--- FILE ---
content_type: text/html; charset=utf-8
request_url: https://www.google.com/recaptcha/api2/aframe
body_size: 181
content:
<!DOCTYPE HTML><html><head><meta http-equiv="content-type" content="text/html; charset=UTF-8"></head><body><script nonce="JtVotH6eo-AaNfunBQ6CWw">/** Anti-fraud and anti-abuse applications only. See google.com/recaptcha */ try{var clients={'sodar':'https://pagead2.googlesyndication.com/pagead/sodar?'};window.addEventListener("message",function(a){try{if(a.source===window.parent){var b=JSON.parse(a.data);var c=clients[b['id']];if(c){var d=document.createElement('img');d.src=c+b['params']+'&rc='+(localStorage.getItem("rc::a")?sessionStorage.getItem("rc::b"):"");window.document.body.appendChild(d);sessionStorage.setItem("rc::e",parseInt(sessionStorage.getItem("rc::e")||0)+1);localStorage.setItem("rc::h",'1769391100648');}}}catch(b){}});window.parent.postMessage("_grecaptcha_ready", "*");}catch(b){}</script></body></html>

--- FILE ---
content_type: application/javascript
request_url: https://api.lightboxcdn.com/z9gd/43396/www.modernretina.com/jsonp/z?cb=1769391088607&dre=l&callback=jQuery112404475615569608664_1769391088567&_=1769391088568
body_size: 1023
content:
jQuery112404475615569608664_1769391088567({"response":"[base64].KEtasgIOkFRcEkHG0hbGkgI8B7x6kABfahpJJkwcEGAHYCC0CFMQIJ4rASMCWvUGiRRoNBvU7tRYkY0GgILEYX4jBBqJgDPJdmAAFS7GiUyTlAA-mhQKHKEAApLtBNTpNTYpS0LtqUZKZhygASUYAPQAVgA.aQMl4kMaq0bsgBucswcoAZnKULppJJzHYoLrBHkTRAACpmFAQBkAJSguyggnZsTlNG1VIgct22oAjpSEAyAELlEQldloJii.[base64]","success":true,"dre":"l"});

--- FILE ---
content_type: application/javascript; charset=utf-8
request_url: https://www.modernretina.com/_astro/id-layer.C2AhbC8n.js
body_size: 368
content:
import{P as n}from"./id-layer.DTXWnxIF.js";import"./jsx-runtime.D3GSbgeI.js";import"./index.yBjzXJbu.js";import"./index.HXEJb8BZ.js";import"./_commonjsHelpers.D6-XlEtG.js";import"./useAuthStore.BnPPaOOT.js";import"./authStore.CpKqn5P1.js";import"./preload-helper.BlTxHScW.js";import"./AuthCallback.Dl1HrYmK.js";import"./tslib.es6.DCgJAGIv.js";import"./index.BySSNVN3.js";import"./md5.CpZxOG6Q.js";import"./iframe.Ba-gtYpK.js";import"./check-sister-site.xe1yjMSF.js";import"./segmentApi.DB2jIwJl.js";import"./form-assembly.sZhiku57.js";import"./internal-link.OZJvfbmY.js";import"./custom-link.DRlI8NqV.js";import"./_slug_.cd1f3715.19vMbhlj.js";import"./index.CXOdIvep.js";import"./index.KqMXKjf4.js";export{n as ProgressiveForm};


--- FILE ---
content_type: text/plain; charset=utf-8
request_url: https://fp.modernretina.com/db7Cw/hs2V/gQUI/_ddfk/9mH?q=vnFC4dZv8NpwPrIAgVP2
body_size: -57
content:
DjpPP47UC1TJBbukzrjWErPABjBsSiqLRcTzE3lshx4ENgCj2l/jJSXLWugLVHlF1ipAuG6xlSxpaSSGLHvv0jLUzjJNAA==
────────
## [Exercise details]
Once more, write out all the data exactly.

## [Answer box]
--- FILE ---
content_type: text/html; charset=utf-8
request_url: https://www.google.com/recaptcha/api2/aframe
body_size: 181
content:
<!DOCTYPE HTML><html><head><meta http-equiv="content-type" content="text/html; charset=UTF-8"></head><body><script nonce="JtVotH6eo-AaNfunBQ6CWw">/** Anti-fraud and anti-abuse applications only. See google.com/recaptcha */ try{var clients={'sodar':'https://pagead2.googlesyndication.com/pagead/sodar?'};window.addEventListener("message",function(a){try{if(a.source===window.parent){var b=JSON.parse(a.data);var c=clients[b['id']];if(c){var d=document.createElement('img');d.src=c+b['params']+'&rc='+(localStorage.getItem("rc::a")?sessionStorage.getItem("rc::b"):"");window.document.body.appendChild(d);sessionStorage.setItem("rc::e",parseInt(sessionStorage.getItem("rc::e")||0)+1);localStorage.setItem("rc::h",'1769391100648');}}}catch(b){}});window.parent.postMessage("_grecaptcha_ready", "*");}catch(b){}</script></body></html>

--- FILE ---
content_type: application/javascript
request_url: https://api.lightboxcdn.com/z9gd/43396/www.modernretina.com/jsonp/z?cb=1769391088607&dre=l&callback=jQuery112404475615569608664_1769391088567&_=1769391088568
body_size: 1023
content:
jQuery112404475615569608664_1769391088567({"response":"[base64].KEtasgIOkFRcEkHG0hbGkgI8B7x6kABfahpJJkwcEGAHYCC0CFMQIJ4rASMCWvUGiRRoNBvU7tRYkY0GgILEYX4jBBqJgDPJdmAAFS7GiUyTlAA-mhQKHKEAApLtBNTpNTYpS0LtqUZKZhygASUYAPQAVgA.aQMl4kMaq0bsgBucswcoAZnKULppJJzHYoLrBHkTRAACpmFAQBkAJSguyggnZsTlNG1VIgct22oAjpSEAyAELlEQldloJii.[base64]","success":true,"dre":"l"});

--- FILE ---
content_type: application/javascript; charset=utf-8
request_url: https://www.modernretina.com/_astro/id-layer.C2AhbC8n.js
body_size: 368
content:
import{P as n}from"./id-layer.DTXWnxIF.js";import"./jsx-runtime.D3GSbgeI.js";import"./index.yBjzXJbu.js";import"./index.HXEJb8BZ.js";import"./_commonjsHelpers.D6-XlEtG.js";import"./useAuthStore.BnPPaOOT.js";import"./authStore.CpKqn5P1.js";import"./preload-helper.BlTxHScW.js";import"./AuthCallback.Dl1HrYmK.js";import"./tslib.es6.DCgJAGIv.js";import"./index.BySSNVN3.js";import"./md5.CpZxOG6Q.js";import"./iframe.Ba-gtYpK.js";import"./check-sister-site.xe1yjMSF.js";import"./segmentApi.DB2jIwJl.js";import"./form-assembly.sZhiku57.js";import"./internal-link.OZJvfbmY.js";import"./custom-link.DRlI8NqV.js";import"./_slug_.cd1f3715.19vMbhlj.js";import"./index.CXOdIvep.js";import"./index.KqMXKjf4.js";export{n as ProgressiveForm};


--- FILE ---
content_type: text/plain; charset=utf-8
request_url: https://fp.modernretina.com/db7Cw/hs2V/gQUI/_ddfk/9mH?q=vnFC4dZv8NpwPrIAgVP2
body_size: -57
content:
DjpPP47UC1TJBbukzrjWErPABjBsSiqLRcTzE3lshx4ENgCj2l/jJSXLWugLVHlF1ipAuG6xlSxpaSSGLHvv0jLUzjJNAA==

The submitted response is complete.